Accessing your home’s equity to supplement a retirement plan is an option that many baby boomers are choosing. Many retirees are finding that the bulk of their wealth is tied up in their homes and not in their retirement accounts, leaving many to seek alternative solutions like reverse mortgages.
Reverse mortgages allow borrowers in retirement (of a certain age) to take a loan against the valuation of their home without having to worry about repayment unless they want to sell. The responsibility of repayment falls to the estate of the individual in which case the home reverts to bank ownership. These mortgages are like their name in reverse, as the loan gets larger over time. The value of the loan will never equal more than the value of the home so borrowers can feel safe that they will not be evicted from their homes.

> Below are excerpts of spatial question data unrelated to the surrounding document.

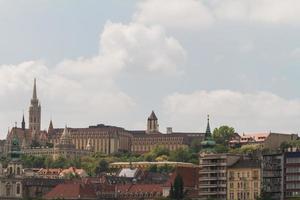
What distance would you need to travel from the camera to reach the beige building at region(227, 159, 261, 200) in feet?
600

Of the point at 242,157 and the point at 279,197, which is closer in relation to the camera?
the point at 279,197

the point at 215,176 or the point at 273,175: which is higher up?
the point at 273,175

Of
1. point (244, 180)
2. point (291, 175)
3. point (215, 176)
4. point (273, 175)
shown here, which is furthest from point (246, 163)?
point (291, 175)

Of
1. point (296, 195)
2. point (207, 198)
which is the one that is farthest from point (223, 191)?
point (296, 195)

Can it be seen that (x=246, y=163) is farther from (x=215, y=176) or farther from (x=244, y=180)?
(x=215, y=176)

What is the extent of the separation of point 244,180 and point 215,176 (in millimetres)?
6151

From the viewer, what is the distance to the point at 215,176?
189 metres

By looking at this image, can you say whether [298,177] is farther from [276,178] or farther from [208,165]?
[208,165]

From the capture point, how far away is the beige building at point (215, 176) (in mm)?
187750

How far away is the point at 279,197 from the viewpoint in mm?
178250

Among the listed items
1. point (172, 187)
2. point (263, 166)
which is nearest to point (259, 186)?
point (263, 166)

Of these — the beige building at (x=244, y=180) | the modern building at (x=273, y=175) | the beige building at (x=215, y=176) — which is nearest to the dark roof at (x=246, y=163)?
the beige building at (x=244, y=180)

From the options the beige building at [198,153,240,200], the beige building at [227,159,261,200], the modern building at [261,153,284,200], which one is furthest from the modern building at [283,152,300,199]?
the beige building at [198,153,240,200]

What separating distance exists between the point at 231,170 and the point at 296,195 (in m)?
14.5
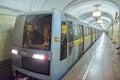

As an assurance to retired borrowers, these loans are heavily regulated and according to Bob Budreika, a reverse mortgage specialist, “lenders are very conservative on the amount they will allow people to borrow because they run the risk, not the borrower.” Additionally, regulations stipulate that to get 15% of the value of your home you must be 65. The scale slides and an 85-year old borrower could qualify for as much as 45% of their home’s value. The number of reverse mortgages was on the rise over the past decade, and the market had grown to $3.6 billion before it slowed in the wake of the economic crisis. Products such as these would not have been as popular a generation ago, as the previous generation was very concerned with leaving assets to their children, according to Budreika. “The baby boomers coming through and some already retiring, have got a very different attitude to their parents’ generation who were frugal and wanted to leave as much as they could to their children. “The baby boomers are saying ‘stuff the kids, I’m going to spend their inheritance.’
Retirees should begin by doing initial calculations to determine how much of their equity they need to withdraw using this method, and never borrow more than is need. Start with $300-$500 a month instead of the entire lot.